XGBoost For Regression

Aryan
Aug 11
7 min read

Problem Statement

Let's consider a simple regression problem. We have a student dataset with two columns:

Input feature: CGPA (Cumulative Grade Point Average)
Target output: Package (in LPA – Lakhs Per Annum)

We have data for four students, as shown below:

We can visualize this data using a scatter plot:

X-axis → CGPA
Y-axis → Package

Our goal is to apply XGBoost Regression to this data. Once the model is trained, if a new student tells us their CGPA, we can predict their expected package.

This example will help us understand how XGBoost can be used to solve regression problems step-by-step.

Solution Overview

Let’s take a quick look at how XGBoost solves a regression problem. While XGBoost includes many optimizations for both performance and speed, at its core, it is still a form of Gradient Boosting. So, the way gradient boosting solves regression problems is essentially how XGBoost does it too — with a few key differences.

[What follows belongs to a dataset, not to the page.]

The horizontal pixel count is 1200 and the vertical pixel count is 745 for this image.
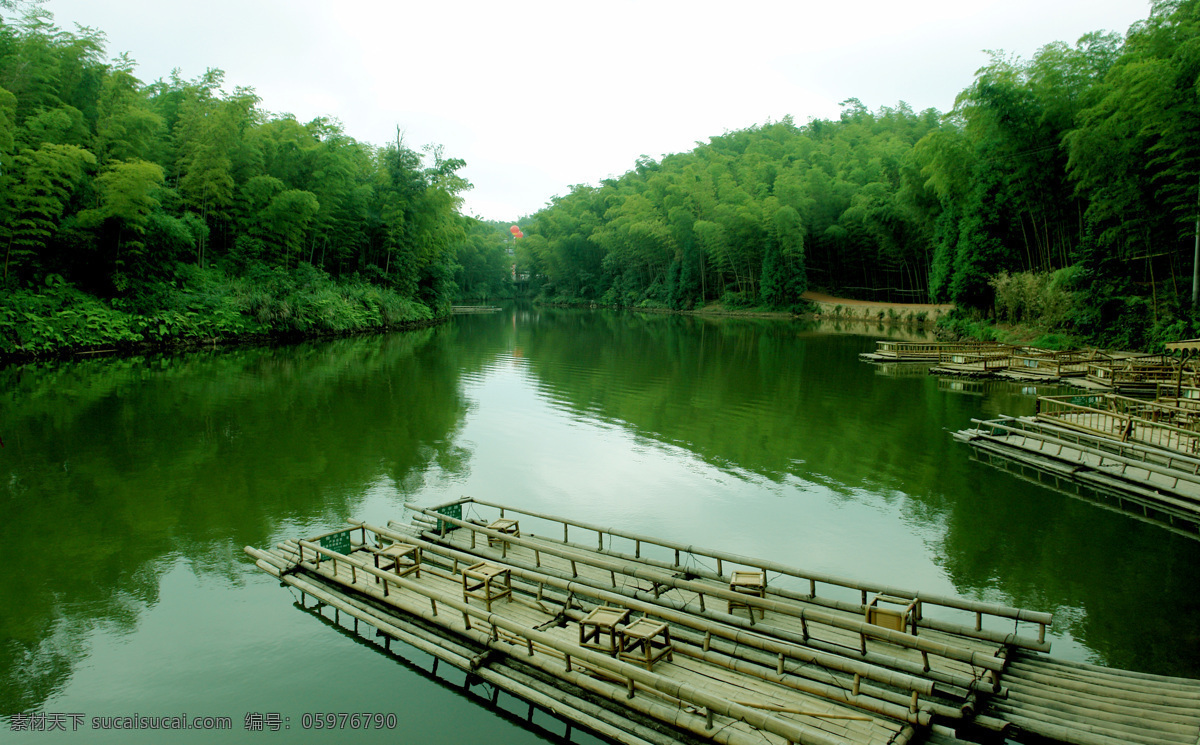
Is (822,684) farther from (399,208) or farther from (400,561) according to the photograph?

We need to predict the package using CGPA. In gradient boosting, we begin with a base estimator, which is usually the mean of the target variable.

So, in Stage 1, if someone asks us the package of a new student, without even considering the CGPA, we would simply predict the mean of the packages of the four students.

Let’s say the mean is 7.375.

At this point, our prediction doesn’t depend on the input feature (CGPA) at all — we just return the average package regardless of the CGPA.

This obviously causes errors, which are the differences between actual and predicted values. These are called residuals — or more specifically in this context, pseudo-residuals.

So the pseudo-residuals for our four students would be:

4.5 - 7.375 = -2.875
11 - 7.375 = 3.625
6 - 7.375 = -1.375
8 - 7.375 = 0.625

In Stage 2, we train a decision tree using the input feature (CGPA) as input and the pseudo-residuals as the target.

This tree tries to predict the error (pseudo-residuals) — i.e., we’re trying to model what the first prediction missed.

This tree’s output is added to the base model’s predictions (scaled by a learning rate), creating a new, improved model.

This new combined model gives us a better prediction — represented by a new regression curve (e.g., the blue line).

Next, in Stage 3, we compute the new residuals (errors of the updated model), and again train another decision tree on these new residuals using the input feature.

This further improves the model.

We repeat this process, adding more trees — each one learning to correct the errors made by the model so far.

This is how Gradient Boosting solves regression problems — by adding weak learners (trees) stage by stage.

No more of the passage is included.